▶ Excerpted text
+++

Time Complexity: O(1000000)

Auxiliary Space: O(1000000)

More Efficient Approach : 
We can do the same problem in time complexity O(logn) and Space Complexity in O(1). Start your binary search by considering the value of low as 0 and high as 10^15. We will calculate the mid-value and according to mid, we will change the position of low and high. 

Below is the implementation of the above approach. 

C++




// C++ implementation of the approach
#include <algorithm>
#include <bits/stdc++.h>
using namespace std;
     
// Helper function which returns the sum
// of series (1^2 + 2^2 +...+ n^2)
long squareSeries(long n)
{
    return(n * (n + 1) * (2 * n + 1)) / 6;
}
 
// maxPeople function which returns
// appropriate value using Binary Search
// in O(logn)
long maxPeople(long n)
{
     
    // Set the lower and higher values
    long low = 0;
    long high = 1000000L;
    long ans = 0L;
     
    while (low <= high)

+++

▶ Supplied entries
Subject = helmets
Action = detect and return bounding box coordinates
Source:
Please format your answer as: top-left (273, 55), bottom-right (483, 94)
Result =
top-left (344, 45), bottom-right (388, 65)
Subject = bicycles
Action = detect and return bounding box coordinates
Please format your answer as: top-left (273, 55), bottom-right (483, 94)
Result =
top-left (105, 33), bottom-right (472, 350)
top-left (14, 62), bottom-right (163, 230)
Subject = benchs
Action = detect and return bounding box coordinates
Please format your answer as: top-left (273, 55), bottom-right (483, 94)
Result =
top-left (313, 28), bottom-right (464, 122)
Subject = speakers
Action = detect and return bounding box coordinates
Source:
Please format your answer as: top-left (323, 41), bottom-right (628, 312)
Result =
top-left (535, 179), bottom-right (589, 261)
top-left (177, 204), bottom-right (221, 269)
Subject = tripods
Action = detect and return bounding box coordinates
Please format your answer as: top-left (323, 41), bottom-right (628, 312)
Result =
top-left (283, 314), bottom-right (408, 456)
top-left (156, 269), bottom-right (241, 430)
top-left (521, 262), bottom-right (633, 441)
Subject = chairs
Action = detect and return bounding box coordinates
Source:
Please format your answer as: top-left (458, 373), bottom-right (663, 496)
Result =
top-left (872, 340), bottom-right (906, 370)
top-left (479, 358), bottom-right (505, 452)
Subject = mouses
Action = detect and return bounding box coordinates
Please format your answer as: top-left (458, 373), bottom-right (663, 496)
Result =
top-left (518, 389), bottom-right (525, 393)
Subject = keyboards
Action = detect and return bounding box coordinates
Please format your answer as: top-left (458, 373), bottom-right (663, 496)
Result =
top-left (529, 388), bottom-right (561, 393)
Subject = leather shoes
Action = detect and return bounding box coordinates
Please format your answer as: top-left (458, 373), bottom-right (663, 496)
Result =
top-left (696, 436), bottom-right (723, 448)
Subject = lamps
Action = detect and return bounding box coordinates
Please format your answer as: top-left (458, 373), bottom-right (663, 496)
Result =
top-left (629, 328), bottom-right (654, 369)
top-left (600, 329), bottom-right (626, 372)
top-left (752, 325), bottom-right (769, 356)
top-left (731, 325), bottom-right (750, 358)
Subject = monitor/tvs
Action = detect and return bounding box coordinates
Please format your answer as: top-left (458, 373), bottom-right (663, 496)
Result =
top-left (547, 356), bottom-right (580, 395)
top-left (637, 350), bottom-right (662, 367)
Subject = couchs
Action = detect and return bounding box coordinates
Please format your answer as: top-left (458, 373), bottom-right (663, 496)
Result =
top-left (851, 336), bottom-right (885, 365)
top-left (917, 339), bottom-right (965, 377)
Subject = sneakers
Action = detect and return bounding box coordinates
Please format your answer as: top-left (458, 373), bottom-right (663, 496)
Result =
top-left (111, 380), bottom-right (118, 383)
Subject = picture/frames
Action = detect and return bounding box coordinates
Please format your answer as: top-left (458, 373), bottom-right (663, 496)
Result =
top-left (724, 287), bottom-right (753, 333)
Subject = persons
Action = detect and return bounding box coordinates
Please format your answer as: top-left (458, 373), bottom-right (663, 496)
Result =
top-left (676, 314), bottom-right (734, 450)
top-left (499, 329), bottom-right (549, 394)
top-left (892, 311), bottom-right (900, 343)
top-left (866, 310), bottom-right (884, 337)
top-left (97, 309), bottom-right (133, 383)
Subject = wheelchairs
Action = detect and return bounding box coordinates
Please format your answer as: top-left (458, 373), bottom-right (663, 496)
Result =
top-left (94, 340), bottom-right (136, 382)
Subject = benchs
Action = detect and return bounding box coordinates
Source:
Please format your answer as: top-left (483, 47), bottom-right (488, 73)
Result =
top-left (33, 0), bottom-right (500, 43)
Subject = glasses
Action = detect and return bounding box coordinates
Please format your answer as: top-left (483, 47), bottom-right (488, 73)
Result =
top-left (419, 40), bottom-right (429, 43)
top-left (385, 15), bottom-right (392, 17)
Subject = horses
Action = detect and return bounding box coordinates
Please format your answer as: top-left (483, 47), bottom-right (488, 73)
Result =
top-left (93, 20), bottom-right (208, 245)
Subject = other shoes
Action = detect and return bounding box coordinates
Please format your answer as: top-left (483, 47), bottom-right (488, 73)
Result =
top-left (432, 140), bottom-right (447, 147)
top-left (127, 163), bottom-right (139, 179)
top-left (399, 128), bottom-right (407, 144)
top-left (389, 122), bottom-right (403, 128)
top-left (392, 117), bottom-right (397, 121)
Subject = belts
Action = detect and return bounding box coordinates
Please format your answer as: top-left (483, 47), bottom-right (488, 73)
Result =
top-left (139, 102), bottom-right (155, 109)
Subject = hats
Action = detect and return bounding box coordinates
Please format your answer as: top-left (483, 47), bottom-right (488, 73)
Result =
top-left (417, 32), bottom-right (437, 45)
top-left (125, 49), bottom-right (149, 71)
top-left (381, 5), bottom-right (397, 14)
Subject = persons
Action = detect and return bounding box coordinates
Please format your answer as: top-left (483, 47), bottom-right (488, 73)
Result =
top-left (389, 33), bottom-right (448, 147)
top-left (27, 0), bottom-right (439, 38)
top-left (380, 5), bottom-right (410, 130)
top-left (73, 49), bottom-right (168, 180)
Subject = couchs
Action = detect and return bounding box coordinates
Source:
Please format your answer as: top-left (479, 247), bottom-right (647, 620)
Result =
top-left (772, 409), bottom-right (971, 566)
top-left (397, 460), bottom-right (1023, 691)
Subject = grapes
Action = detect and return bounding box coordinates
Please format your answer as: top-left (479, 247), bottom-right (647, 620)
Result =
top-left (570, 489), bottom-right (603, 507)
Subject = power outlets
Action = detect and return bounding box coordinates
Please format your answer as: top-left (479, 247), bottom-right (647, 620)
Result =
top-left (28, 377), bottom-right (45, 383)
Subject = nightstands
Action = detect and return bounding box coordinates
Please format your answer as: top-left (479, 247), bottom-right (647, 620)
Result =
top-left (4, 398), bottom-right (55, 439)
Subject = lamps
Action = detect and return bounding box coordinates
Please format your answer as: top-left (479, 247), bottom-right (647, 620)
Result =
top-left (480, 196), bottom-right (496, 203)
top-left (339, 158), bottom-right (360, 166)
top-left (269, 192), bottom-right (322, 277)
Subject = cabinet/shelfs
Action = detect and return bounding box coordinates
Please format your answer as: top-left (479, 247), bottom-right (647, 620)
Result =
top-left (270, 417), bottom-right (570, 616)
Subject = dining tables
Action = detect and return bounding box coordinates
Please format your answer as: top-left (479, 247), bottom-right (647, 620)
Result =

+++

▶ Problem
In the binary search excerpt, what time and space complexity does the more efficient approach have?

▶ Output below
Its time complexity is O(logn) and its space complexity is O(1).